According to a new report released last month by the Centers for Disease Control and Prevention (CDC), more than half a million US children have elevated levels of lead in their blood. A new report published online by researchers at Johns Hopkins University (Baltimore, Maryland) on May 13 in the journal Pediatrics has found a link between the presence of lead in the blood and reading readiness at kindergarten entry. The finding goes beyond reading skills because reading is an early marker of school performance.
In the past, the CDC had used a higher threshold, 10 micrograms/deciliter or greater, to identify children with elevated blood lead levels; however, last year, the recommendations changed to include children with levels at or above 5 mg/dl because these levels are higher than normal. The reason for lowering the level of concern was to identify children with high levels earlier so that action can be taken to reduce their lead exposure. According to the CDC, these children need medical treatment, known as chelation therapy, for lead exposure if their blood lead levels reach 45 mg/dl. Even low levels of lead in the blood have been linked with lower IQs and attention problems; furthermore, there is no safe level of lead exposure.

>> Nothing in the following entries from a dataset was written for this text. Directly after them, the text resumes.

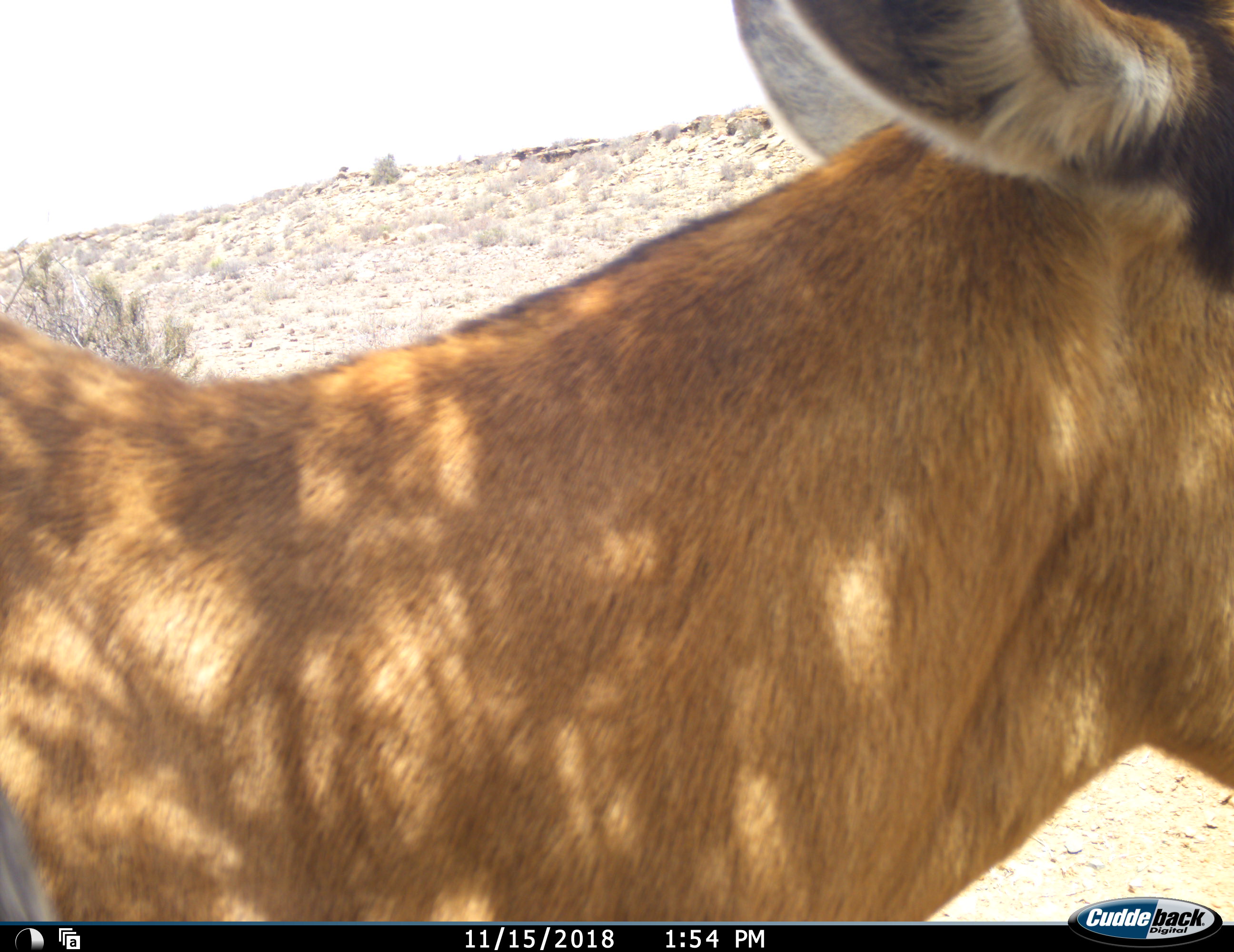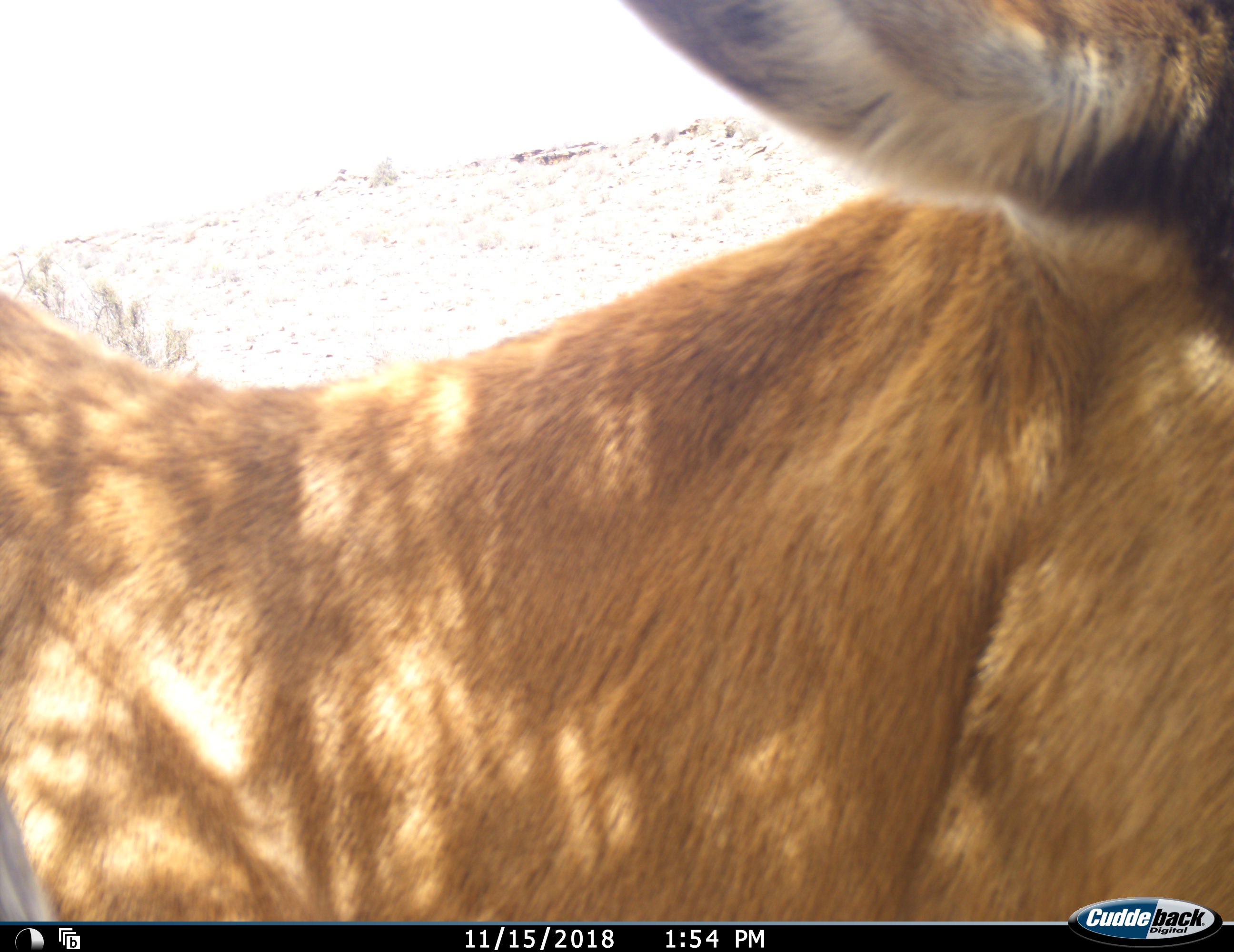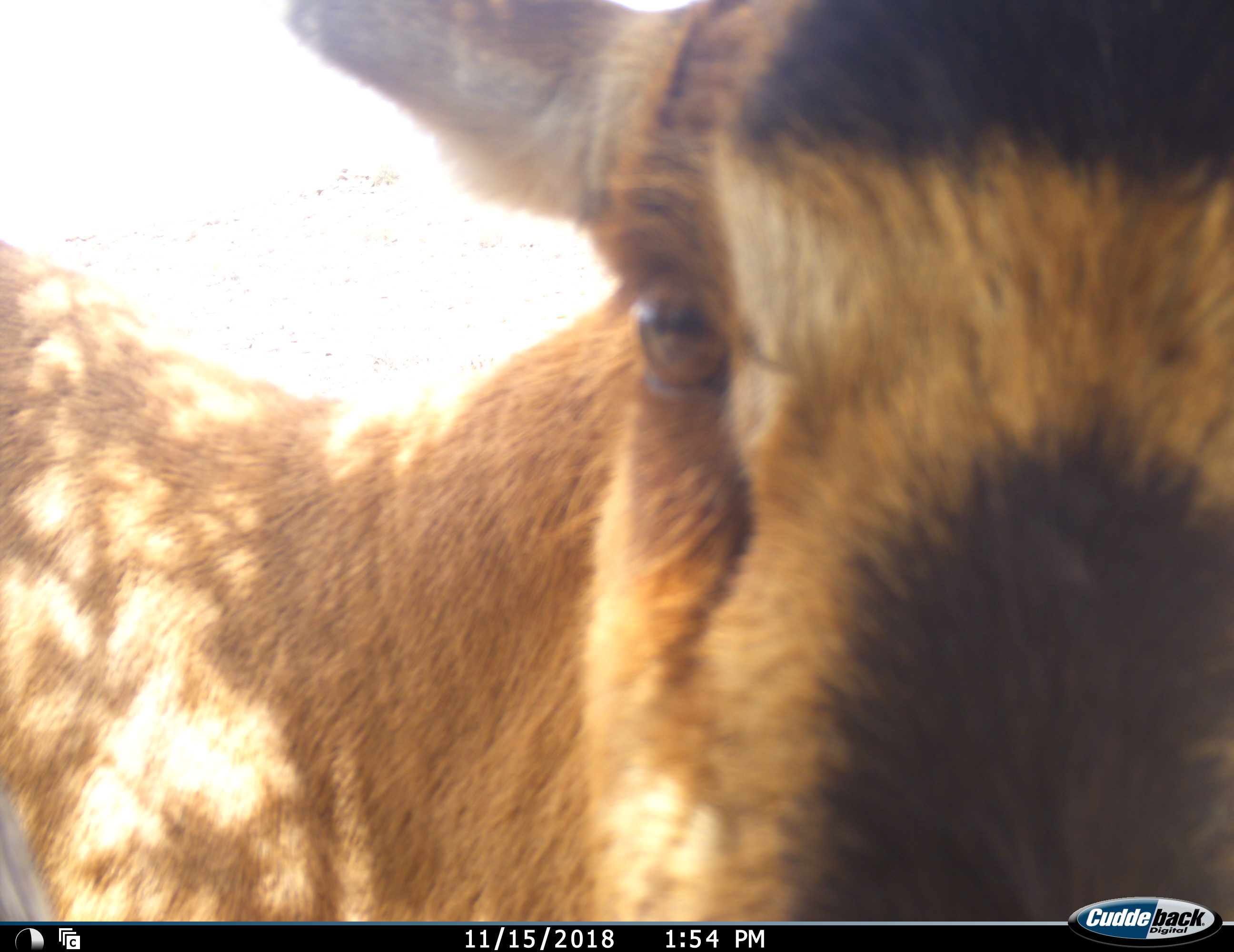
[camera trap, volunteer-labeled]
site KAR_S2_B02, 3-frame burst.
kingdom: Animalia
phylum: Chordata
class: Mammalia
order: Artiodactyla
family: Bovidae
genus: Alcelaphus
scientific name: Alcelaphus buselaphus caama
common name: red hartebeest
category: hartebeestred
Hartebeestred (red hartebeest) (Alcelaphus buselaphus caama), count 1. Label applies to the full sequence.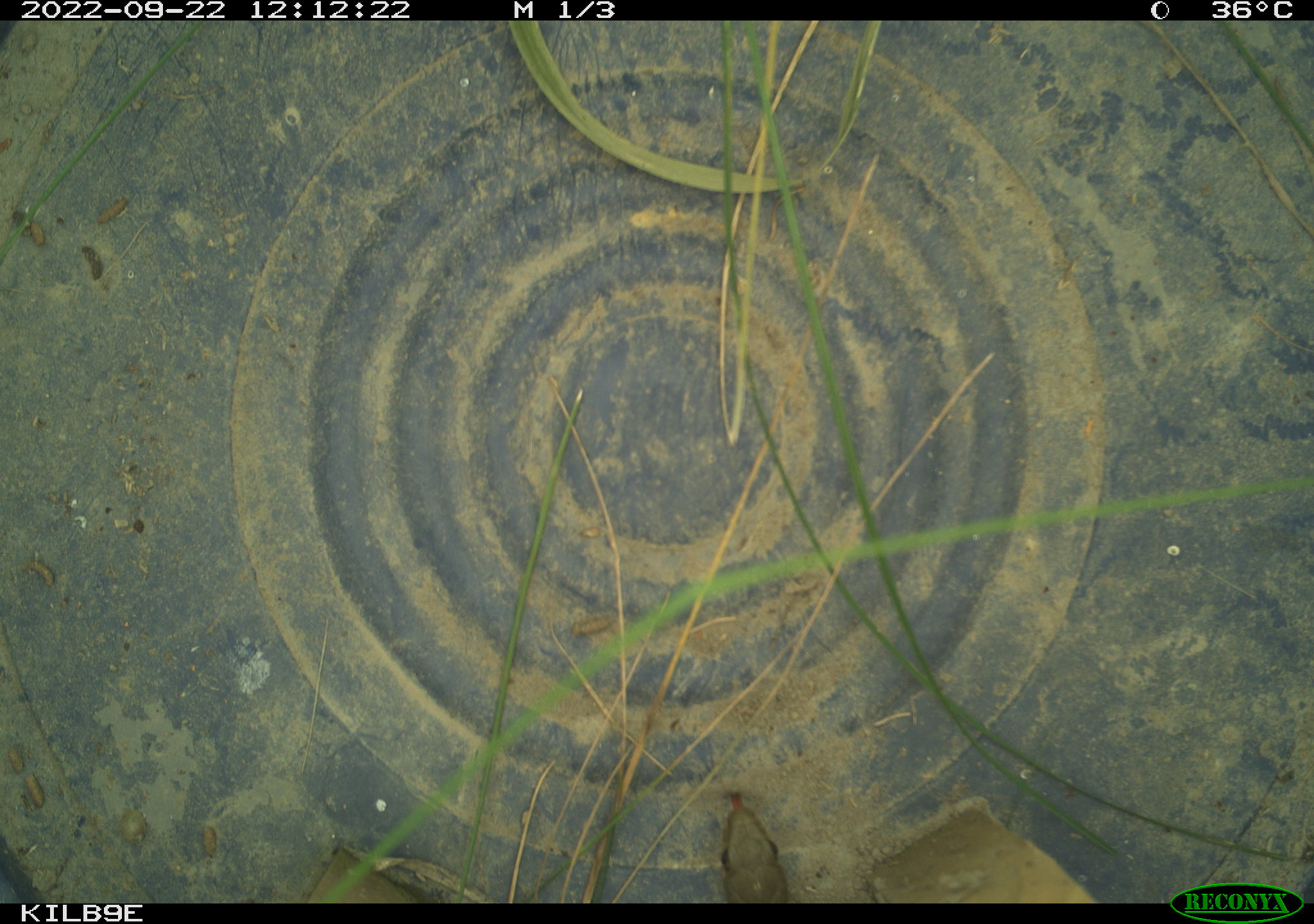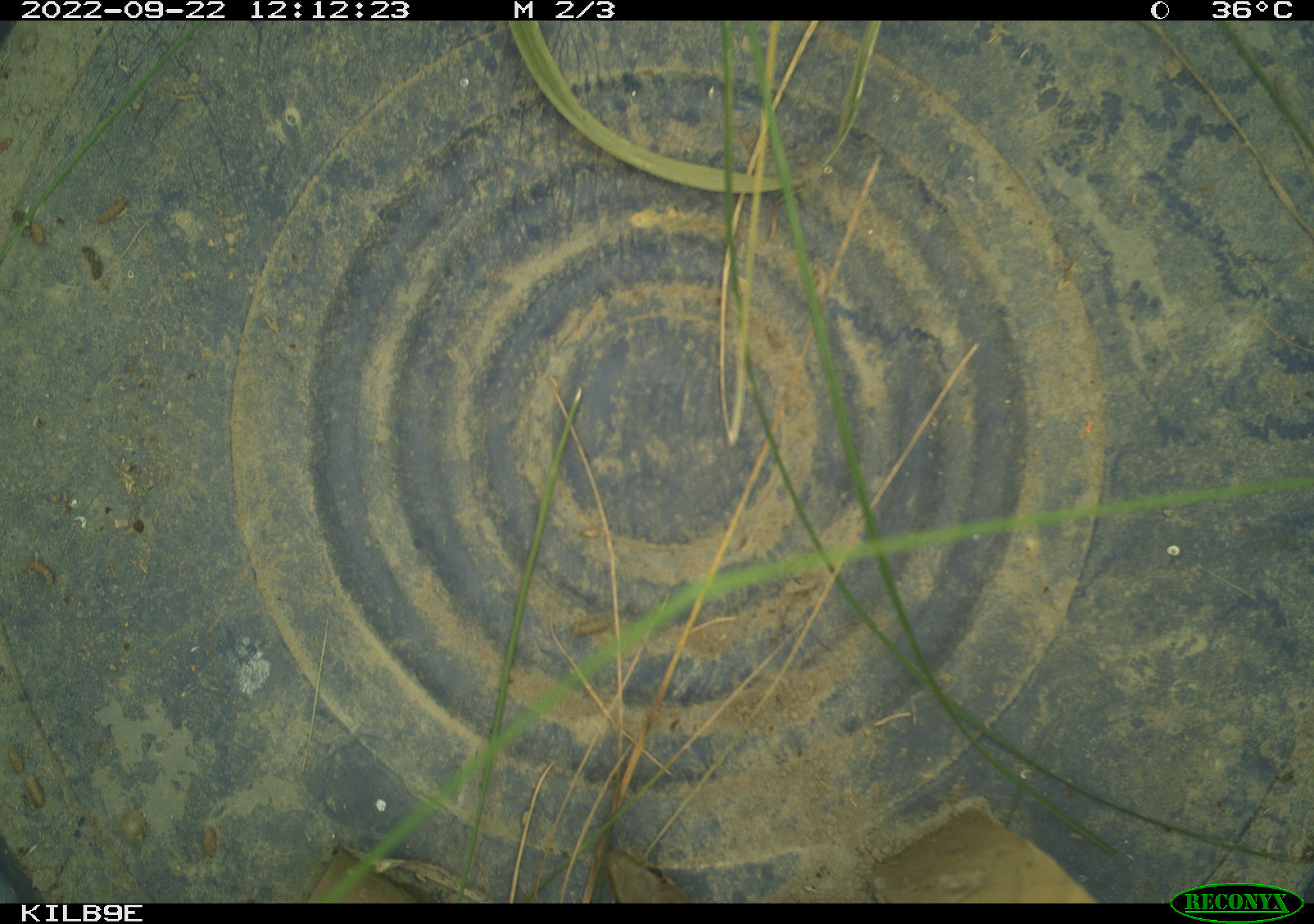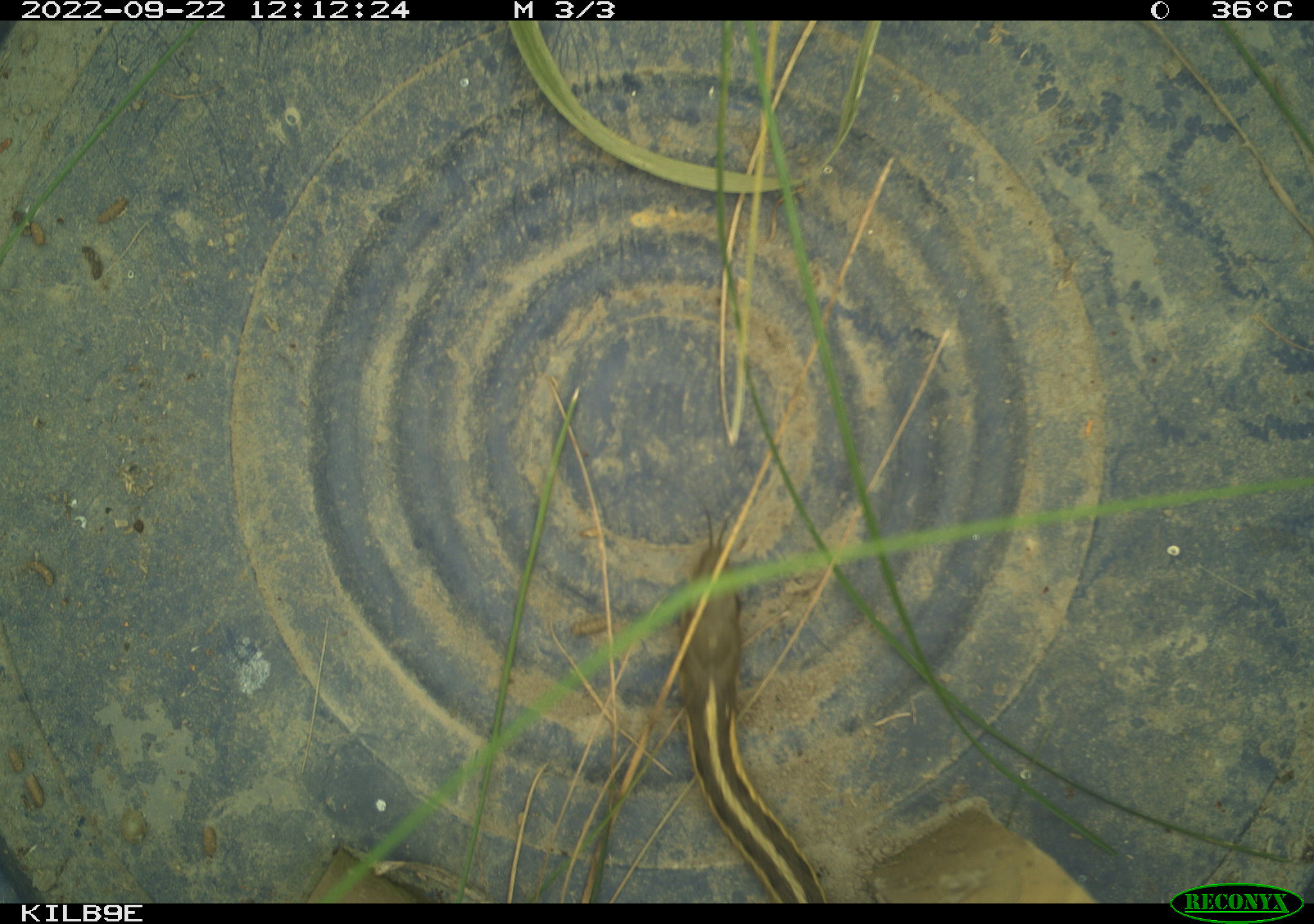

The new study evaluated the relationship between blood lead levels and reading readiness at kindergarten entry in a diverse urban school population. Kindergarten reading readiness test scores for children attending public kindergarten in Providence, Rhode Island were reviewed; they were linked to state health department records of blood lead testing by using individual identifiers. The 3,406 children reviewed were 59% Hispanic. For each child, the average blood lead level was estimated by using all previously reported blood lead levels. Analyses were adjusted for gender, age, year enrolled, race, child language, and free/reduced lunch status as a measure of socioeconomic status.
The researchers found that the average blood lead level was 4.2 µg/dL; 20% of children had at least blood sample of blood level of 10 µg/dL. Compared with children with blood lead levels of 5 µg/dL or less, the adjusted prevalence ratios for failing to achieve the national benchmark for reading readiness were 1.21 (1.19 to 1.23) and 1.56 (1.51 to 1.60) for children with blood lead levels of 5 to 9 and more than 10 µg/dL, respectively. On average, reading readiness scores decreased by 4.5 points for children with blood lead levels of 5 to 9 and 10 or more µg/dL, respectively, compared with BLLs less than 5 µg/dL.
The investigators concluded that blood lead levels well below 10 µg/dL were associated with lower reading readiness at kindergarten entry. They noted that the high prevalence of elevated BLLs warrants additional investigation in other high-risk US populations. Results suggest benefits from additional collaboration between public health, public education, and community data providers.
The Los Angeles County Childhood Lead Poisoning Prevention Program (CLPPP) was established in 1991, as a result of the California legislature mandating the California Department of Health Services (CDHS) to develop and enact a standard of care for identifying and managing children with elevated blood lead levels. CLPPP, funded by the CDHS, is structurally placed under two Programs within Department of Public Health. The team of public health nurses, health educators, and epidemiology staff is under Maternal, Child, and Adolescent Health Programs; and the team of registered environmental health specialists is under Environmental Health. The two teams work closely together to ensure nursing and environmental case management and follow-up for lead-burdened children; to promote screening; and to carry out primary prevention, targeted outreach and education, and surveillance activities.
Although gasoline and paint are no longer made with lead in them, lead is still a health problem. Lead is everywhere, including dirt, dust, new toys, and old house paint. Unfortunately, you cannot see, taste, or smell lead.
Lead is found in:
- House paint before 1978. Even if the paint is not peeling, it can be a problem. Lead paint is very dangerous when it is being stripped or sanded. These actions release fine lead dust into the air. Infants and children living in pre-1960’s housing (when paint often contained lead) have the highest risk of lead poisoning. Small children often swallow paint chips or dust from lead-based paint.
- Toys and furniture painted before 1976.
- Painted toys and decorations made outside the U.S.
- Lead bullets, fishing sinkers, curtain weights.
- Plumbing, pipes, and faucets. Lead can be found in drinking water in homes containing pipes that were connected with lead solder. Although new building codes require lead-free solder, lead is still found in some modern faucets.
- Soil contaminated by decades of car exhaust or years of house paint scrapings. Lead is more common in soil near highways and houses.
- Hobbies involving soldering, stained glass, jewelry making, pottery glazing, and miniature lead figures (always look at labels).
- Children’s paint sets and art supplies (always look at labels).
- Pewter pitchers and dinnerware.
- Storage batteries.
Children get lead in their bodies when they put lead objects in their mouths, especially if they swallow the lead object. They can also get lead poison on their fingers from touching a dusty or peeling lead object, and then putting their fingers in their mouths or eating food afterward. Children also can breathe in tiny amounts of lead.